Input material:
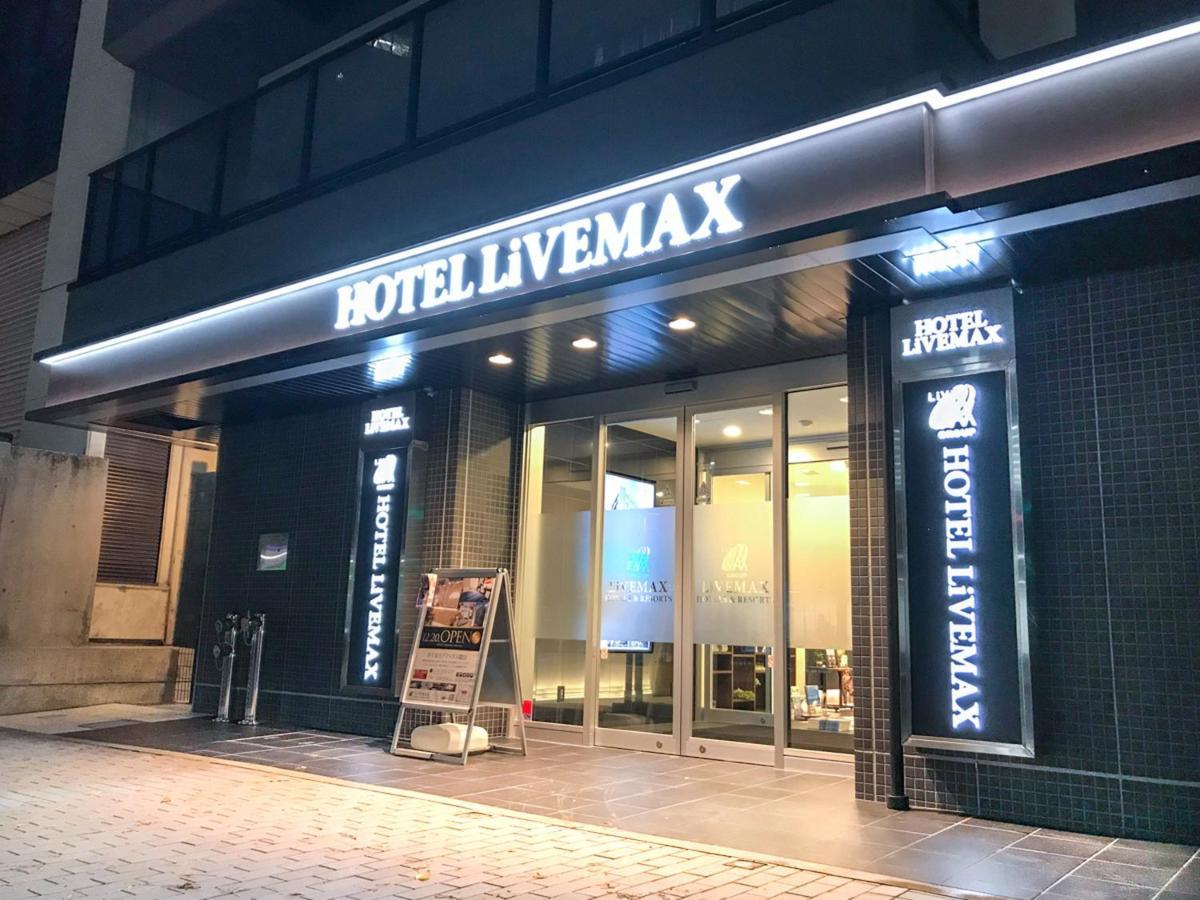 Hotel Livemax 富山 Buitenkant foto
---
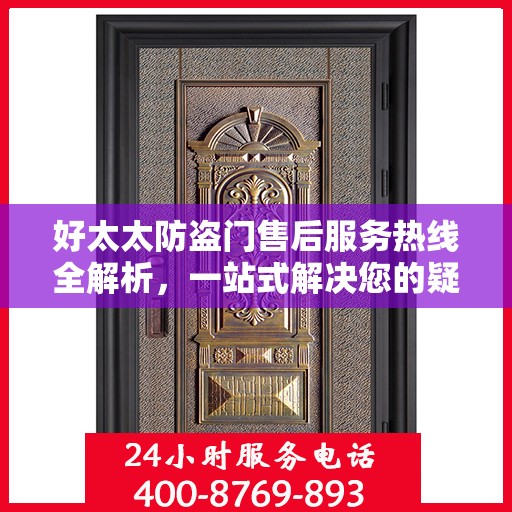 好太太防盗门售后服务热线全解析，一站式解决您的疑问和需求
==
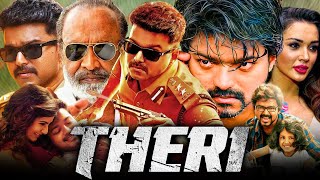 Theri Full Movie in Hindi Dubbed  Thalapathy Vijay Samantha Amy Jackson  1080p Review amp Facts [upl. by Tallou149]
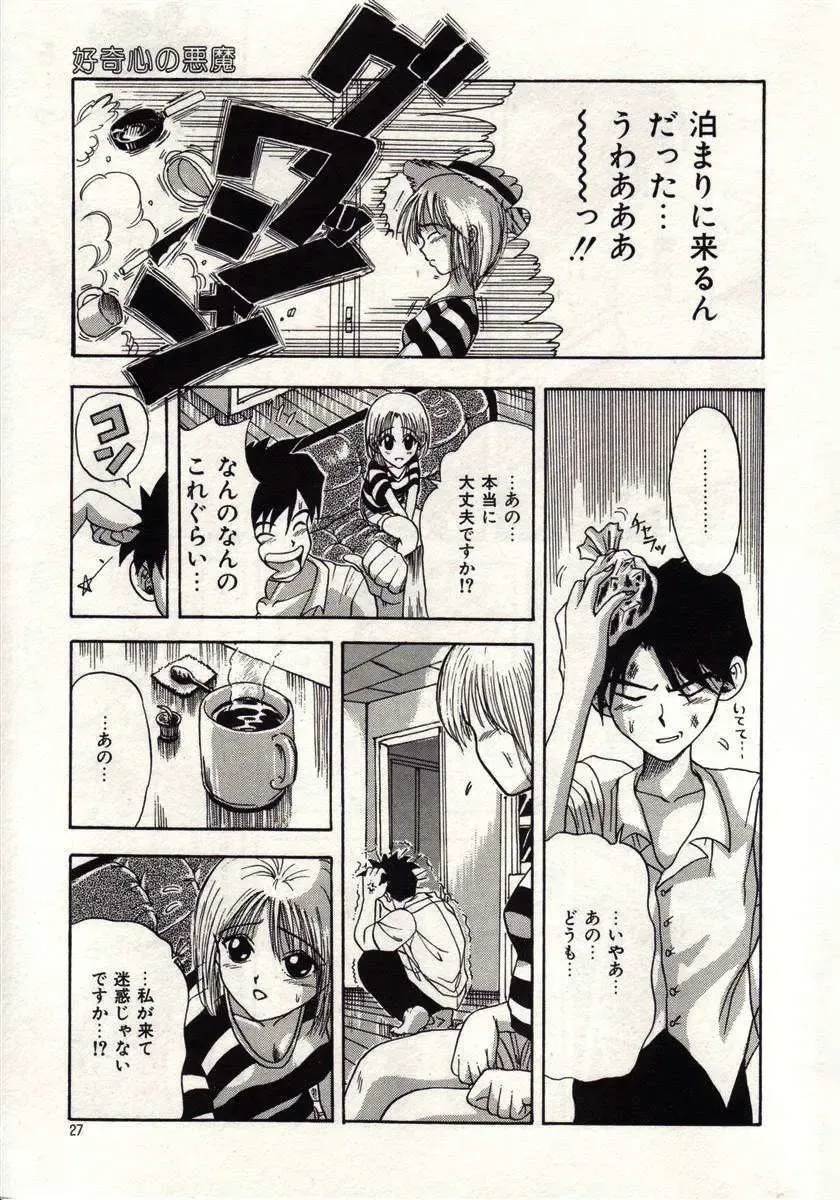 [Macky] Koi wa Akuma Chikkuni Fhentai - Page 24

Action item: In the listing above, find the line containing "Theri Full Movie" and the line containing "[Macky] Koi wa", then output those two lines and everything between them exactly as written, without the images.

Solution for this problem:
 Theri Full Movie in Hindi Dubbed  Thalapathy Vijay Samantha Amy Jackson  1080p Review amp Facts [upl. by Tallou149]
 [Macky] Koi wa Akuma Chikkuni Fhentai - Page 24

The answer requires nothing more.